# Aim of the task:
Every line from the one bearing "The two caudal vlPFC injection cases show a" through the last line of the entries should be printed exactly, with no other output.

# Working data:
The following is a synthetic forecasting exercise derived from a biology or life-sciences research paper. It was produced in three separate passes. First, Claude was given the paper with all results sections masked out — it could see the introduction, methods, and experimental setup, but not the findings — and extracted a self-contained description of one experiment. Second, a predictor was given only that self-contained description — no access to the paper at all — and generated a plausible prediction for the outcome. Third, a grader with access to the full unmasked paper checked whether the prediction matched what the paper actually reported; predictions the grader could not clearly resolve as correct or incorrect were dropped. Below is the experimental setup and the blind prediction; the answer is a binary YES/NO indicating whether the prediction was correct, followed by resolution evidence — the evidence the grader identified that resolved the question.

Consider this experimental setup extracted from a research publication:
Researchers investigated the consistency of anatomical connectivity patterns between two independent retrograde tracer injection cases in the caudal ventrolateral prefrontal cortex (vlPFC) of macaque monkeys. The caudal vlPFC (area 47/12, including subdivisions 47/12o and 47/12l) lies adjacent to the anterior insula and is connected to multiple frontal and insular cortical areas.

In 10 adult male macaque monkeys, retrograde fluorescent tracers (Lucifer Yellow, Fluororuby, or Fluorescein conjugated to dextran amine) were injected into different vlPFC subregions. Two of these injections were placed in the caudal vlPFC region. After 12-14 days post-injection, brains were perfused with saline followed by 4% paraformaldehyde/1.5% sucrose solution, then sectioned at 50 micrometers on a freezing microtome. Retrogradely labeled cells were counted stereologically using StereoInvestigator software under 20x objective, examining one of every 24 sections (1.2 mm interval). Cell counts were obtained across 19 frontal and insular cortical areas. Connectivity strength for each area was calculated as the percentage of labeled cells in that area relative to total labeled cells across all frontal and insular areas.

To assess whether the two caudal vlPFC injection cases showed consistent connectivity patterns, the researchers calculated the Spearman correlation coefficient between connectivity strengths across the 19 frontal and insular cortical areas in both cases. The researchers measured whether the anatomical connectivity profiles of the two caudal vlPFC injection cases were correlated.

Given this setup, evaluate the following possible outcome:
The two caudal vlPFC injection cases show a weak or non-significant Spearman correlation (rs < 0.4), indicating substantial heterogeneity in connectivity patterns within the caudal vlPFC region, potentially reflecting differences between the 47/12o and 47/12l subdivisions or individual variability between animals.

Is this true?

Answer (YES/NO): NO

# The completed task:
The two caudal vlPFC injection cases show a weak or non-significant Spearman correlation (rs < 0.4), indicating substantial heterogeneity in connectivity patterns within the caudal vlPFC region, potentially reflecting differences between the 47/12o and 47/12l subdivisions or individual variability between animals.

Is this true?

Answer (YES/NO): NO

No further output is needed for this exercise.